Reading Questions (2) on Walden

Thoreau's technique in most of Walden is to tease symbolic and personal meaning out of the facts of nature (not to mention to tease the reader in many ways).

 What does Walden Pond look like physically?
What sort of meanings are suggested by the various natural "facts"that he gives about the pond?
What happens in the battle of the ants (p. 1483) and what truths about humans does it suggest? What truth emerges from his story about his chasing the loon on the pond? (p. 1486) 

What is the point of his tale about the Irishman, John Field?
What is his attitude toward hunting and fishing? 
How does the Puritan conflict between body and soul show up in "Higher Laws"?
Compare John Farmer and John Field.
How does Thoreau use the seasons as symbol?
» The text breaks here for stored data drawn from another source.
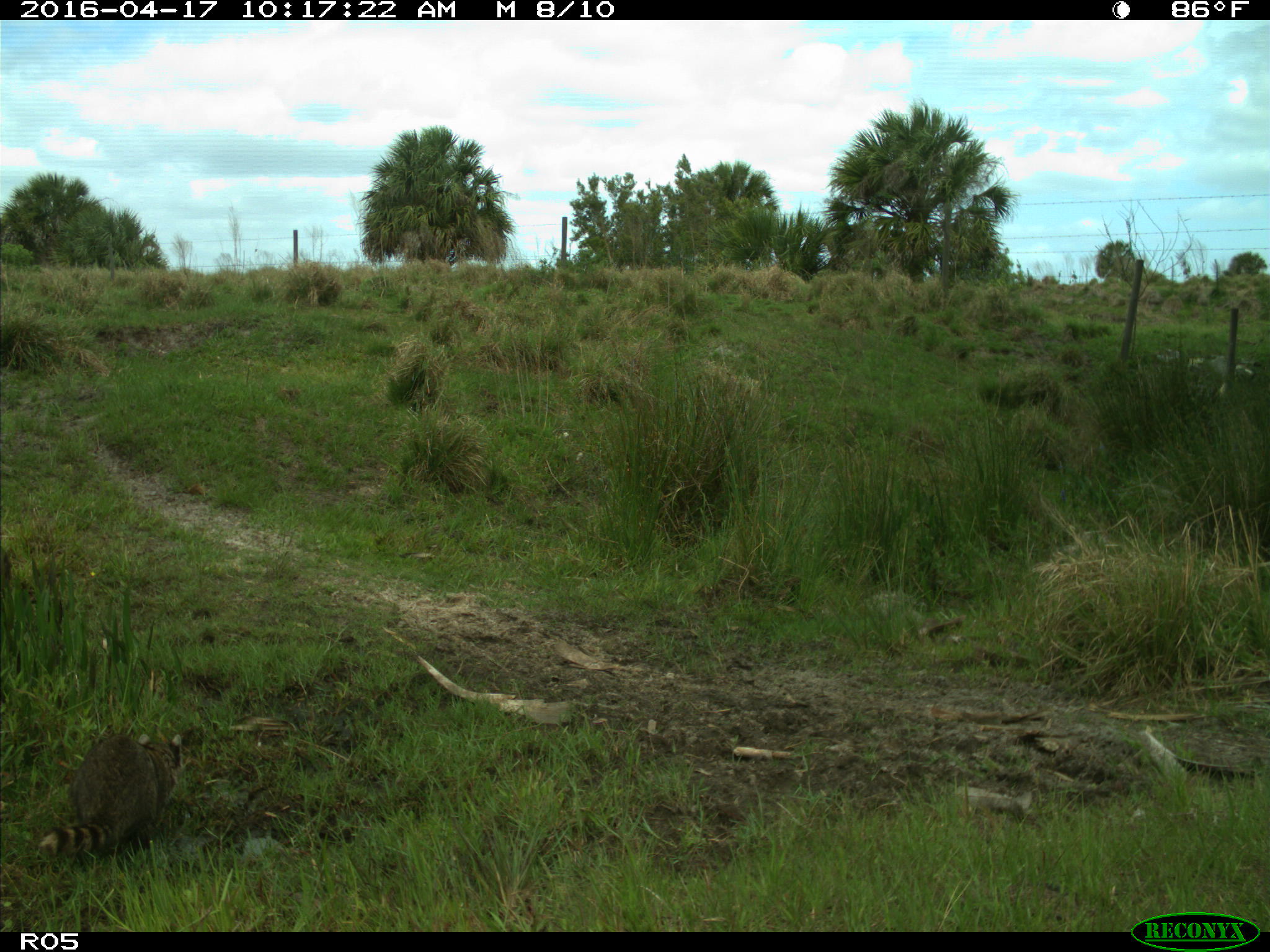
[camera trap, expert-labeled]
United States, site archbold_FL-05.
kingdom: Animalia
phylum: Chordata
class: Mammalia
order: Carnivora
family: Procyonidae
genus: Procyon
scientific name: Procyon lotor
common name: common raccoon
What ideas are suggested by the facts of the pond in winter and spring?
Are these compatible with the kind of symbolic meanings he finds in the pond in "The Ponds"? 
Why did Thoreau bother to write Walden?

Would you say that his experiment succeeded or failed for him? for you?
What do you think he learned? Did he fail to prove something he set out to demonstrate?
Why did he leave? 
Interpret the stories of the artist of Kouroo and the bug in the appletree wood table as keys to the meaning of Walden.